Open haojiliu opened 1 year ago
The project is currently supported and maintained. We recently published a new release to Maven. The release targets Spark 3.3. AWS Glue Data Quality, which uses Deequ, was recently released at AWS re:Invent in November 2022.
Contributions to the project are welcome. We will be happy to review your pull requests.
thanks, I might have more stringent requirements in terms of SLA and types of commits allowed, as i'm working on a critical project. @rdsharma26 can i discuss with you on more details? Do you have an email i can reach out to?
i want to avoid the situation where i have to create my own forks for my own development while i can just commit into deequ itself.
@haojiliu In order to keep the Deequ related communication in one place and for posterity, our preferred method of communication is using Github Issues. We would love to hear more about your requirements and the changes you plan to make.
Forking the main repository and then creating pull requests against the main repository's master branch is the recommended way of contributing to the project. This is the same practice that our team is following.
thanks @rdsharma26 , there are two particular issues that we would like to get fixed asap once confirmed that can be repro'd in deequ:
Q to you - will you or another active maintainer of this project be able to provide reasonably quick review/ship, say within 3-5days, if we propose the fix and make prs for those?

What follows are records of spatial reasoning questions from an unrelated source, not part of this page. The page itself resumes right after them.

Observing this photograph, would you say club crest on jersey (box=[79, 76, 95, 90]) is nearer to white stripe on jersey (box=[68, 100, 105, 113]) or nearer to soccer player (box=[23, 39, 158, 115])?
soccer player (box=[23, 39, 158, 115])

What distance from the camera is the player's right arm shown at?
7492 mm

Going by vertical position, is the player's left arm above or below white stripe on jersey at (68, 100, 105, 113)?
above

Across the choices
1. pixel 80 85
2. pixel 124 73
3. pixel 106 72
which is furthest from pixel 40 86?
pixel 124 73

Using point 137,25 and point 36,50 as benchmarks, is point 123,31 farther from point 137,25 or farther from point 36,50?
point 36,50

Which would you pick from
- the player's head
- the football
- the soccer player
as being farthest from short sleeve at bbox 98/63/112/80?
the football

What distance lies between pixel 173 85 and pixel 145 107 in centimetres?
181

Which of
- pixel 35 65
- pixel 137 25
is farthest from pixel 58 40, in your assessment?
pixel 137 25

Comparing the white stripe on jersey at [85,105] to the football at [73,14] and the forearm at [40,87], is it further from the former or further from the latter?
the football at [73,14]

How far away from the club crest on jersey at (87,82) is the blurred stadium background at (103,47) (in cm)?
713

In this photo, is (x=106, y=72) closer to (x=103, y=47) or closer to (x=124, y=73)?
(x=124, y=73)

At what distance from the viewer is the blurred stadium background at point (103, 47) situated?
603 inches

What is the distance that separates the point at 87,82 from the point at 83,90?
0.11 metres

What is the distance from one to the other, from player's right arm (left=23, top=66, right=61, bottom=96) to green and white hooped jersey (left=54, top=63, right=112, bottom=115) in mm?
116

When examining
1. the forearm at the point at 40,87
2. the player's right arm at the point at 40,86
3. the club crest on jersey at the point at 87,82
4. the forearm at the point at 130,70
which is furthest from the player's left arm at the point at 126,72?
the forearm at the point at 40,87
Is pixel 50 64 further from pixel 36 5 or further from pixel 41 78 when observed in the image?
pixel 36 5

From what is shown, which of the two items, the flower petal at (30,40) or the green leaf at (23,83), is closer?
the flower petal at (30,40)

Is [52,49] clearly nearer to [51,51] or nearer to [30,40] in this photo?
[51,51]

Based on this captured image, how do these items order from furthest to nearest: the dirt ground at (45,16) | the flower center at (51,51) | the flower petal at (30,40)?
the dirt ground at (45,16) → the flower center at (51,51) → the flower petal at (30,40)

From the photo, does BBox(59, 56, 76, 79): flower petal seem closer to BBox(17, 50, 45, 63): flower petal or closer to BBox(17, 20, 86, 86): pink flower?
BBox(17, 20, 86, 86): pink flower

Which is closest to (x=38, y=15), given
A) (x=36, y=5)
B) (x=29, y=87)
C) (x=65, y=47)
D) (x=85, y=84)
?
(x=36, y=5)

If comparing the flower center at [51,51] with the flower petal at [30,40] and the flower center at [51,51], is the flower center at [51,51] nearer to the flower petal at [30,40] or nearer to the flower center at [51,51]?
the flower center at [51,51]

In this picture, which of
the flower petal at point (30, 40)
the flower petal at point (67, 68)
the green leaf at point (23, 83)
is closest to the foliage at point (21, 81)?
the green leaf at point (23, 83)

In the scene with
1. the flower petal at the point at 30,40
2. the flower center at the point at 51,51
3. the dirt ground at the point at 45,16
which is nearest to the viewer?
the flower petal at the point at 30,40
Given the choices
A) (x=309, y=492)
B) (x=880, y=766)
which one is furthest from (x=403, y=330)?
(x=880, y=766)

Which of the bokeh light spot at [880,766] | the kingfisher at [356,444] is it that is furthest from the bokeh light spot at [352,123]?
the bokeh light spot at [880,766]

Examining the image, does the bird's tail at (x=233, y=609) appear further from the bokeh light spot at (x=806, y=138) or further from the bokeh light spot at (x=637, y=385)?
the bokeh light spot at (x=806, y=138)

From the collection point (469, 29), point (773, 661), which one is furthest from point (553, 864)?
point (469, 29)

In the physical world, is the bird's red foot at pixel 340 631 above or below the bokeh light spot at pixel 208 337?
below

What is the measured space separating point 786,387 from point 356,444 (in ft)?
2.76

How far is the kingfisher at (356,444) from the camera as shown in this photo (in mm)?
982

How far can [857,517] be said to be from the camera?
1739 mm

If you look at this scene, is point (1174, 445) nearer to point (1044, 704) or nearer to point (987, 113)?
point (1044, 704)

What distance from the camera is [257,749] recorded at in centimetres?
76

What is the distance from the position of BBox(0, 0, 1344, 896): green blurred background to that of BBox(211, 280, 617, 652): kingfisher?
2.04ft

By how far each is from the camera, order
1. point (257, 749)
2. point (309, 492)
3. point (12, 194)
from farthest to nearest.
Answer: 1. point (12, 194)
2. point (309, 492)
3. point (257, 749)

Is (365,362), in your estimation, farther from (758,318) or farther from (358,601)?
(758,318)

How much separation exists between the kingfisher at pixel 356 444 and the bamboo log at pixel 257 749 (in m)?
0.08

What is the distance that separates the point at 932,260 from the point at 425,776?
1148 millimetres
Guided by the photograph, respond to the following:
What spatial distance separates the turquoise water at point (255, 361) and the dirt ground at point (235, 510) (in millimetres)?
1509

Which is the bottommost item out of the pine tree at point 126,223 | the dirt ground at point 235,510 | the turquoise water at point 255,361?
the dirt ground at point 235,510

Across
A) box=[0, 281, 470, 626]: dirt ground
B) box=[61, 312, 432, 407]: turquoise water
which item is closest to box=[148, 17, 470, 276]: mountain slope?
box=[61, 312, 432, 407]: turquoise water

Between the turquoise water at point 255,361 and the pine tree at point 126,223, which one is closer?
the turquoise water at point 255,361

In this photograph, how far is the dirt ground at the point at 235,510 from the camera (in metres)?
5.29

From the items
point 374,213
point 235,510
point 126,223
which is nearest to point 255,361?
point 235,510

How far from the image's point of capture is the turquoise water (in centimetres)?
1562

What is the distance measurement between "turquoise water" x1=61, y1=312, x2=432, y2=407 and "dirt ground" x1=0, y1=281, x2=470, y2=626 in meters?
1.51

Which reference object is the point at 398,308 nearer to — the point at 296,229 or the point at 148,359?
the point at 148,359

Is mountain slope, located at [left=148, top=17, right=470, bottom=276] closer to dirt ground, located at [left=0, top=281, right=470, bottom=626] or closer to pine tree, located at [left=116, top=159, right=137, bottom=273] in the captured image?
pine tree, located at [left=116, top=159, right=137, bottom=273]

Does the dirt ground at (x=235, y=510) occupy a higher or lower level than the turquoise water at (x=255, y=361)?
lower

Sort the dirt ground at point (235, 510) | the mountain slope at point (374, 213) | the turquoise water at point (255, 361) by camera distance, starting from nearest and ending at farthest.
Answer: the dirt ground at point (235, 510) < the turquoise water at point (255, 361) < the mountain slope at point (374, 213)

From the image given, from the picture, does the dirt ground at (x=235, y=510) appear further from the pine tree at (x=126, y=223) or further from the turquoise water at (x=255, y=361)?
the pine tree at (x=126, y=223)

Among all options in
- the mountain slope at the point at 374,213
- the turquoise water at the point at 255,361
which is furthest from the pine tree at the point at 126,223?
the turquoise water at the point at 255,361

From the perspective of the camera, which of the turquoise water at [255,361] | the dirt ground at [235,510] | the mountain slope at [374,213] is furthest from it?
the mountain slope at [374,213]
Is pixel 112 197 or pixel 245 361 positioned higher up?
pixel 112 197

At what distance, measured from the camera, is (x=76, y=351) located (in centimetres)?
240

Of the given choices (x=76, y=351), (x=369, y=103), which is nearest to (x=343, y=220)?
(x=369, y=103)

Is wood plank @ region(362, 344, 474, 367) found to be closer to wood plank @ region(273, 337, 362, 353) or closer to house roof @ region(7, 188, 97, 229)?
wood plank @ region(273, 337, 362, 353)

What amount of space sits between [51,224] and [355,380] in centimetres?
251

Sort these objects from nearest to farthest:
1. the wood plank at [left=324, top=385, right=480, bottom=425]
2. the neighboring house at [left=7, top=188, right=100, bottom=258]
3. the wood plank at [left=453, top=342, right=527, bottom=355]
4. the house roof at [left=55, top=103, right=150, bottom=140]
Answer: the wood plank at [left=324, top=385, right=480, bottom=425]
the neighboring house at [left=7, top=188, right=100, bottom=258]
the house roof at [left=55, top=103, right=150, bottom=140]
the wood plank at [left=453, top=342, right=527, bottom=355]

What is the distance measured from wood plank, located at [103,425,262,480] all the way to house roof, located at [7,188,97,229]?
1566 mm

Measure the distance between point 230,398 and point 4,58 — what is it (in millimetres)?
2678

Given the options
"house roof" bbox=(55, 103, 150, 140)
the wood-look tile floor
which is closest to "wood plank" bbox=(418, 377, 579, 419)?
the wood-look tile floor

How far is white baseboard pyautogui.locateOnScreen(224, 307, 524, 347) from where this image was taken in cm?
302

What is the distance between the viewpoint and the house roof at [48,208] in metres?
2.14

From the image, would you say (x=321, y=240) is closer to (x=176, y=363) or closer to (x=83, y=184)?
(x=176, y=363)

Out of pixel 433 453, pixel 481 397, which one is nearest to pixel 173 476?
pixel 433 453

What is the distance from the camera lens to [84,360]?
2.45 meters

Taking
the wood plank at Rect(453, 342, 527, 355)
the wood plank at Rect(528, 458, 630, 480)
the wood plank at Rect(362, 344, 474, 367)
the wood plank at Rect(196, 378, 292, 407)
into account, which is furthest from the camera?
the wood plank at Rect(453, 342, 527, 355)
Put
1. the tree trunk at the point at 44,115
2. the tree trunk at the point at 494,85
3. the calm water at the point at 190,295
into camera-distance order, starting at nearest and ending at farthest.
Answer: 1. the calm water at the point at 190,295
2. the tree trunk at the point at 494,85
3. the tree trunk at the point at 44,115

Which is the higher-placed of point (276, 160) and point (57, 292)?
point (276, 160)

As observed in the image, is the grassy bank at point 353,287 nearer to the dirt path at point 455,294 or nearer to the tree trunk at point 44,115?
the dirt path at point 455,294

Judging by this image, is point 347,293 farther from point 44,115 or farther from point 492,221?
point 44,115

@haojiliu We found the same problem.
@haojiliu Thank you for the information. We are actively maintaining this project and we will be reviewing any open PRs and providing feedback accordingly.
@rdsharma26 @haojiliu @meimiao0730
We have experienced the same issue about ApproxCountDistinct
as we got the following error before
ApproxCountDistinctConstraint(ApproxCountDistinct(hour,None)) : Failure Some(Value: 25.0 does not meet the constraint requirement! The approximate count distinct of hour column should be == 24.)
so we had to switch to use hasNumberOfDistinctValues
instead
https://github.com/awslabs/deequ/blob/d8bfb9c71bdce712d64d861343a801a5c5a9562c/src/main/scala/com/amazon/deequ/checks/Check.scala#L351
we are a group of engineers interested in contributing to this project, is there a person that we can get in touch with to understand the status quo of this project?